- _Problem to work on_
Return each line of the listing that contains the string "Tanzania".

- _Records for the exercise_
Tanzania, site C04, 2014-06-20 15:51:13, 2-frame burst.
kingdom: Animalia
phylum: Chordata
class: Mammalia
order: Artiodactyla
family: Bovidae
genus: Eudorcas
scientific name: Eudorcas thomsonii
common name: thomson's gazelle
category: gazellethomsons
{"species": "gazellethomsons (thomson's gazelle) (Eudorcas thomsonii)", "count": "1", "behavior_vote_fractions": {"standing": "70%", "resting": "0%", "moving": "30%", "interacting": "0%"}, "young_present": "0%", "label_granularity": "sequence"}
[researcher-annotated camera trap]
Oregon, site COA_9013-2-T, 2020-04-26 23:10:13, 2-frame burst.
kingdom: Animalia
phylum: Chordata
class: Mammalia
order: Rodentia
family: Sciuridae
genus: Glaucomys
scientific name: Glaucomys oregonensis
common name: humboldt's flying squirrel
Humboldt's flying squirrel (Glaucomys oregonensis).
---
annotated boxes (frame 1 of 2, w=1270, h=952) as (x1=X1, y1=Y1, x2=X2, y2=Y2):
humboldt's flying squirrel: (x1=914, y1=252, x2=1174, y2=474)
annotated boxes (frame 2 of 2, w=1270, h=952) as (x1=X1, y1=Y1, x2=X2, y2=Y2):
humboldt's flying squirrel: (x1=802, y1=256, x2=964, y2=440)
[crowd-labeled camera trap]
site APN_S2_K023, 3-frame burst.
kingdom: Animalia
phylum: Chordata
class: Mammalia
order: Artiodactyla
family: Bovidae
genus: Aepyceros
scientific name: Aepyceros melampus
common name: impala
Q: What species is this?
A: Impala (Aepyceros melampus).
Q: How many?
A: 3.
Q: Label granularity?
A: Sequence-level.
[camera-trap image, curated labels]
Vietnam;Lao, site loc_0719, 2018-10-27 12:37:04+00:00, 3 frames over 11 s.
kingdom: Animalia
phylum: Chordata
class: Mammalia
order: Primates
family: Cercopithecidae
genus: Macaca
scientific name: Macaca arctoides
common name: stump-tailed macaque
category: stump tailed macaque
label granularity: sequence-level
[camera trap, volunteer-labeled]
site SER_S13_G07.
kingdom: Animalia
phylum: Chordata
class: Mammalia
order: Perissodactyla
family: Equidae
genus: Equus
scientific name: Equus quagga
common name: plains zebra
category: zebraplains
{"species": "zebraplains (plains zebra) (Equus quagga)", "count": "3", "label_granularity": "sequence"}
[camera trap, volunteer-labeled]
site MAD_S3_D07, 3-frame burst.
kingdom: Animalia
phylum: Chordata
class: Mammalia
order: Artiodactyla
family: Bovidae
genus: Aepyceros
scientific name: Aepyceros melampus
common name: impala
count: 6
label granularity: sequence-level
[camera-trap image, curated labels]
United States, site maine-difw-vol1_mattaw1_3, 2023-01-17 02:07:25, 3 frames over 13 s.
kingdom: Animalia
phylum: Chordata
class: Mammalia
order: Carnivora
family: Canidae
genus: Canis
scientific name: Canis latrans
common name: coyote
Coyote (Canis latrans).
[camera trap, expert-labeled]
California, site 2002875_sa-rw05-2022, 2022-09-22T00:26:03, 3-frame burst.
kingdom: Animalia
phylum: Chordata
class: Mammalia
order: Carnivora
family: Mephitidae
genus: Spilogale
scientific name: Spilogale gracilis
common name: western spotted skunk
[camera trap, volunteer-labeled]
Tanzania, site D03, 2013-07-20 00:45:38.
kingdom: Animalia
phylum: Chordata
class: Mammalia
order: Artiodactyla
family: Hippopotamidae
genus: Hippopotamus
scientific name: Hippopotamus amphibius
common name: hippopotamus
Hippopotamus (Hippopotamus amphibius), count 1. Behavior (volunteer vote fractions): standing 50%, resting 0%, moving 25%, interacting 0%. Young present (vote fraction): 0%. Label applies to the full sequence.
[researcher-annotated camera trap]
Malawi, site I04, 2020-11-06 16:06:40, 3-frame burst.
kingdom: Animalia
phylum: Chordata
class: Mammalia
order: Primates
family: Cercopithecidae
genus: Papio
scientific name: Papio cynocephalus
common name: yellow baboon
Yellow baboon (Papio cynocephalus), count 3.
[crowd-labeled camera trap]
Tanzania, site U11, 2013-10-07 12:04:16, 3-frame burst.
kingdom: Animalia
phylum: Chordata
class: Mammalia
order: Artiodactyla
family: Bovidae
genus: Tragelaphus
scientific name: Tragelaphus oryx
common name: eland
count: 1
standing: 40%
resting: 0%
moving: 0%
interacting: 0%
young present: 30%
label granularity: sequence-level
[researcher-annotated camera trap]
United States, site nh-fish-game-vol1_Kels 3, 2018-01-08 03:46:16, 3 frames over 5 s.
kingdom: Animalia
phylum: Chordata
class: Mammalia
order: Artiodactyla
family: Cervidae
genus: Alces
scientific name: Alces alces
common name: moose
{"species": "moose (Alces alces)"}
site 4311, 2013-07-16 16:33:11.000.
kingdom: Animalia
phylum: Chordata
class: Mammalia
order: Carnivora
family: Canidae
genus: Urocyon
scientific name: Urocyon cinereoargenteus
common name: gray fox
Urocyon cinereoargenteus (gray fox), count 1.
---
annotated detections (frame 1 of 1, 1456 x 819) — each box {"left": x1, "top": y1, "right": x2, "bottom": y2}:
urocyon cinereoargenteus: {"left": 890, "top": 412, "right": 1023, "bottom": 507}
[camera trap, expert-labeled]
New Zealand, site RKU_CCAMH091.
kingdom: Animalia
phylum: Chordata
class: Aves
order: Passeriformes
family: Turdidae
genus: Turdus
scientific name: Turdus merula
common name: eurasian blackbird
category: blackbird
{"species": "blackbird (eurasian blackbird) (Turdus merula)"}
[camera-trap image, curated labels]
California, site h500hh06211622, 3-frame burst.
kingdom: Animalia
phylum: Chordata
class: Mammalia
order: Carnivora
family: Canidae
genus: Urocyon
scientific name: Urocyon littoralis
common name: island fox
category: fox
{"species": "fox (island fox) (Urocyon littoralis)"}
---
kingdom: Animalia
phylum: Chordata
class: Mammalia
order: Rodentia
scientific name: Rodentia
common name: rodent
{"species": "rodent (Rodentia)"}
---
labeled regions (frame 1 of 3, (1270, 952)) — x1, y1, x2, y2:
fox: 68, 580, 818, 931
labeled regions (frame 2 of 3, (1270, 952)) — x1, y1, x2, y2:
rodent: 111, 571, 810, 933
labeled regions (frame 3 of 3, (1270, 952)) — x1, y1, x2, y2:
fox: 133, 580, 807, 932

- _Completed task_
Tanzania, site C04, 2014-06-20 15:51:13, 2-frame burst.
Tanzania, site D03, 2013-07-20 00:45:38.
Tanzania, site U11, 2013-10-07 12:04:16, 3-frame burst.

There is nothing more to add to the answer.